According to the latest bulletin from Abokifx in Lagos, the street rate for pounds stood at ₦1,898 for buying and ₦1,930 for selling per £1. In the formal market, mid-market inter-bank and online rates were around ₦1,902 per £1, reflecting a more stable environment than the wider fluctuations seen on the street.
On Wednesday, the pound remained largely steady in the parallel market, with the sell rate edging up slightly from ₦1,928 on Tuesday to ₦1,930. Institutional and online quotations stayed below ₦1,910, showing that the formal channels remain somewhat insulated from volatility affecting the street market.
Analysts point to several factors behind the persistent spread.

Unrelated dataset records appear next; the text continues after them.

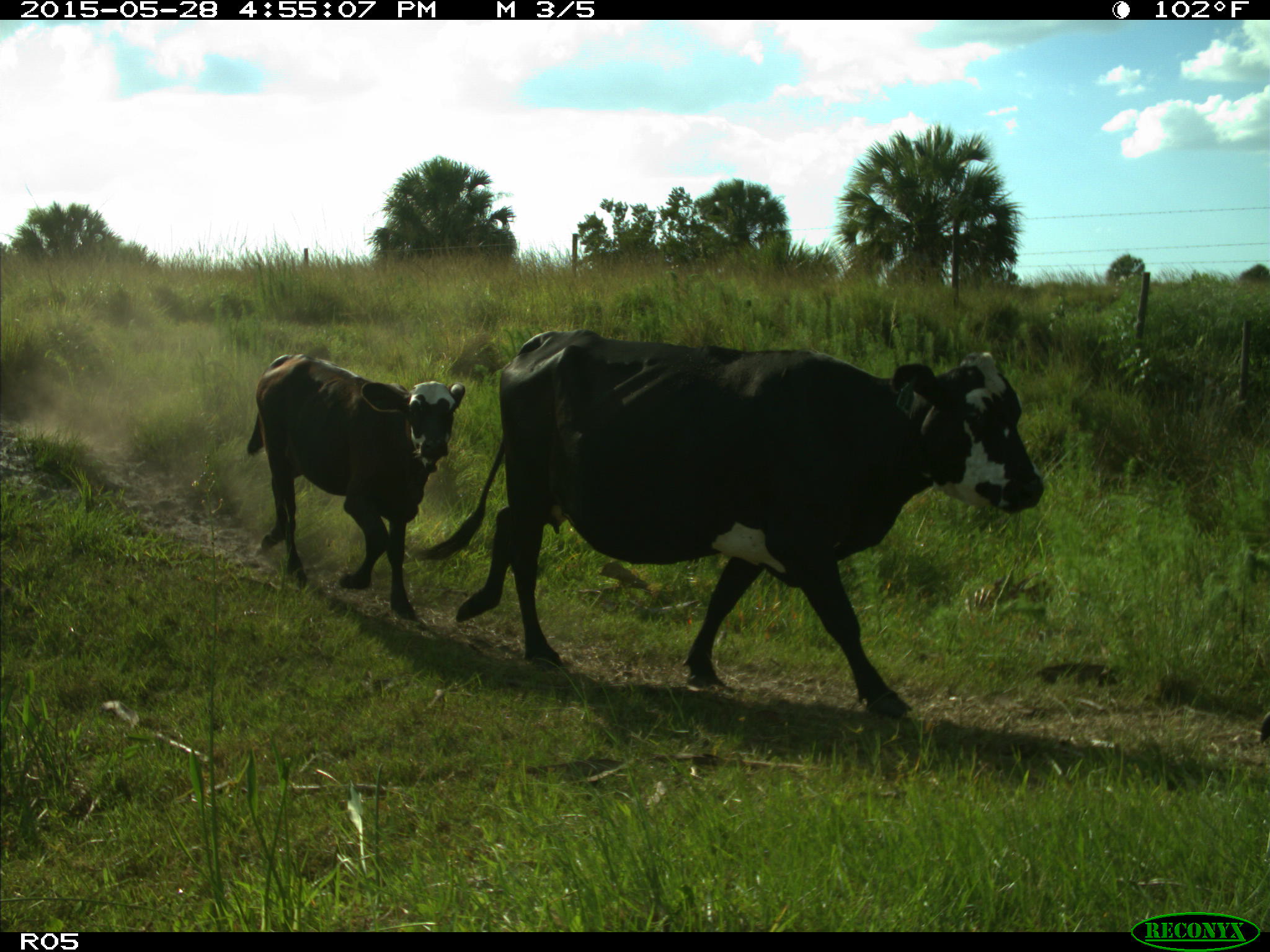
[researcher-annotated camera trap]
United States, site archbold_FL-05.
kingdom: Animalia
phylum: Chordata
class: Mammalia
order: Artiodactyla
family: Bovidae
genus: Bos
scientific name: Bos taurus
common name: domestic cow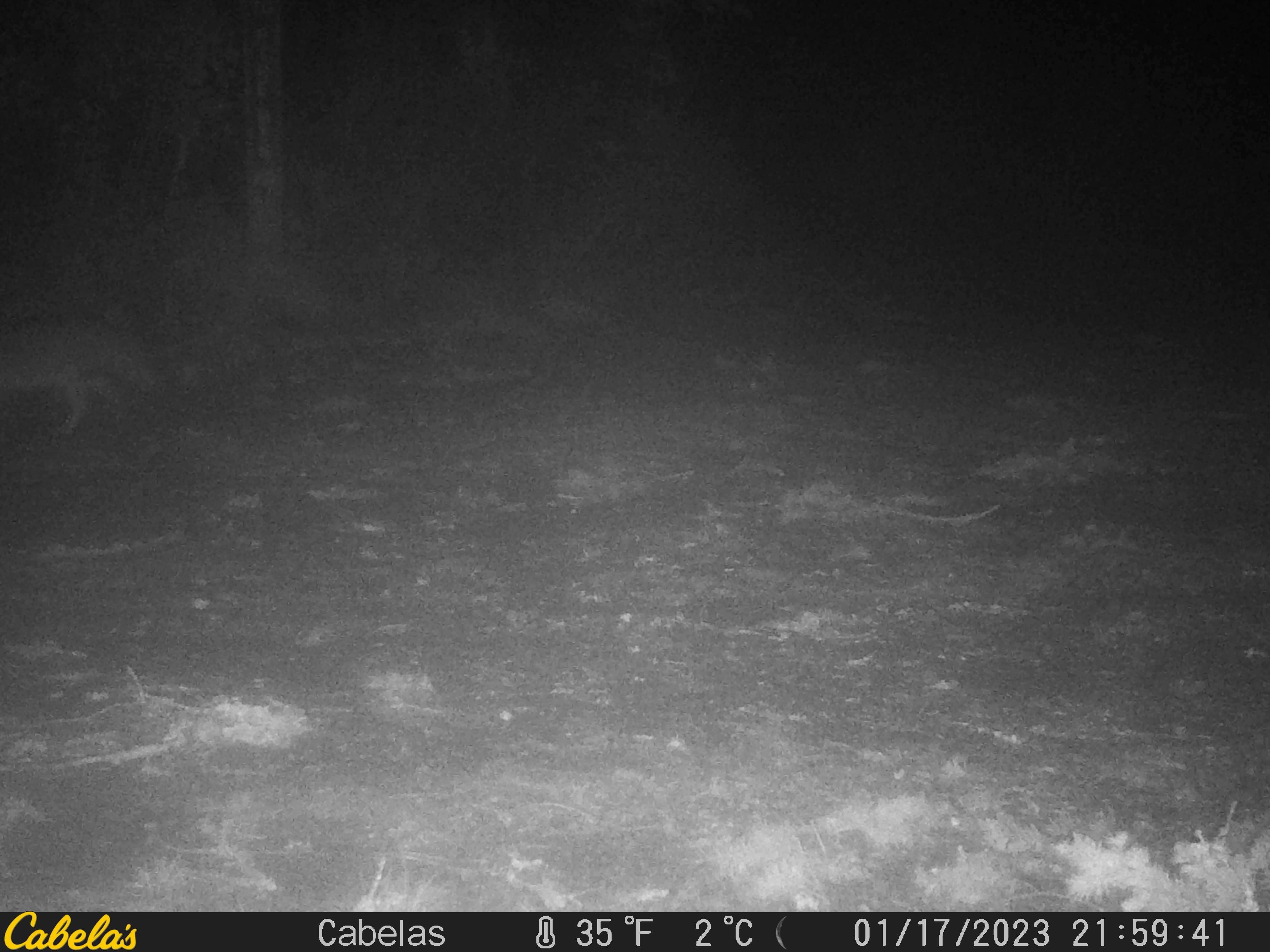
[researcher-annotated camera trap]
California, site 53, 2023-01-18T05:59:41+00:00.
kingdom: Animalia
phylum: Chordata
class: Mammalia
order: Carnivora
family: Canidae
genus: Urocyon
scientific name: Urocyon cinereoargenteus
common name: gray fox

Limited sterling supply through authorised channels, strong demand for pounds for travel and diaspora remittances, and minimal central bank interventions targeting the pound rather than the US dollar have all contributed. The broader foreign-exchange environment in Nigeria continues to be influenced by oil revenue inflows, external debt obligations, and efforts to maintain stability in the exchange rate regime.
Over the past week, the pound has traded within a narrow range locally, with inter-bank quotes moving between ₦1,900 and ₦1,910 per £1, while the parallel market has consistently hovered around ₦1,930 for sales.
For Nigerians, the current rates carry practical implications. Travellers to or from the UK or anyone dealing in pounds should expect to budget between ₦1,900 and ₦1,930 per £1, depending on the channel used. Businesses importing goods from the UK or paying suppliers abroad may incur higher costs if forced to rely on parallel markets. Those using formal banking channels may secure lower rates, though fees and access limitations can still push effective costs above inter-bank quotations.
This dual-rate system underscores the ongoing challenges in Nigeria’s foreign exchange market, as both individuals and businesses navigate between formal and informal channels to meet their sterling needs.